[ RadSafe ] Article: Scientists Try to Resolve Nuclear Problem With an Old Technology Made New Again

John Jacobus crispy_bird at yahoo.com
Wed Dec 28 08:48:08 CST 2005


I apologize is this has been posted before.  From the
New York Times, at
http://www.nytimes.com/2005/12/27/science/27nuke.html?th&emc=th

------------------------------------------------------------------
December 27, 2005

Scientists Try to Resolve Nuclear Problem With an Old
Technology Made New Again 
By MATTHEW L. WALD

WASHINGTON, Dec. 25 - Decades ago, scientists and
engineers thought it would be easy enough to deal with
the radioactive waste from nuclear power plants: sort
out and save the small portion that was reusable, and
put the rest in a hole in the ground. 

It did not work out that way. Reprocessing the waste
proved to be both expensive and risky: the main
material being scavenged, plutonium, is a nuclear bomb
fuel. 

And that hole in the ground - the proposed Yucca
Mountain repository in Nevada - is years behind
schedule, bogged down in politics and environmental
disputes. Even if it opens, it will be far too small
for the amount of waste that is being generated.

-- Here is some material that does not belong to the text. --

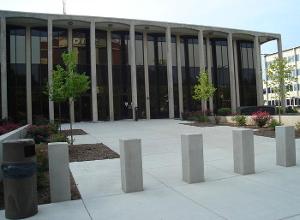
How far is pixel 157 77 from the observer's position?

So last month, Congress voted $50 million for the
Energy Department to explore a new kind of
reprocessing, one that would reuse a much larger
fraction of the waste. 

The idea is extremely ambitious. It would require
perfecting not only a new method of reprocessing, but
also a new class of reactors to burn the salvaged
material. Still, proponents said it would have two
great advantages: It would mean that Yucca Mountain
would be big enough to accommodate the waste that
could not be recycled. And it would make Yucca easier
to open, because the material still to be buried would
generate less heat in the centuries to come. 

"Reprocessing, or processing spent fuel before it's
put in the repository, is a very good way to buy
time," said Roger W. Gale, a former Energy Department
official who is now an electricity consultant. "It's a
fail-safe in case we continue to have problems with
Yucca Mountain." 

Many experts are skeptical that the new strategy,
which would involve separating the components of spent
fuel and putting the salvaged material in reactors
using higher-energy neutrons, will work. 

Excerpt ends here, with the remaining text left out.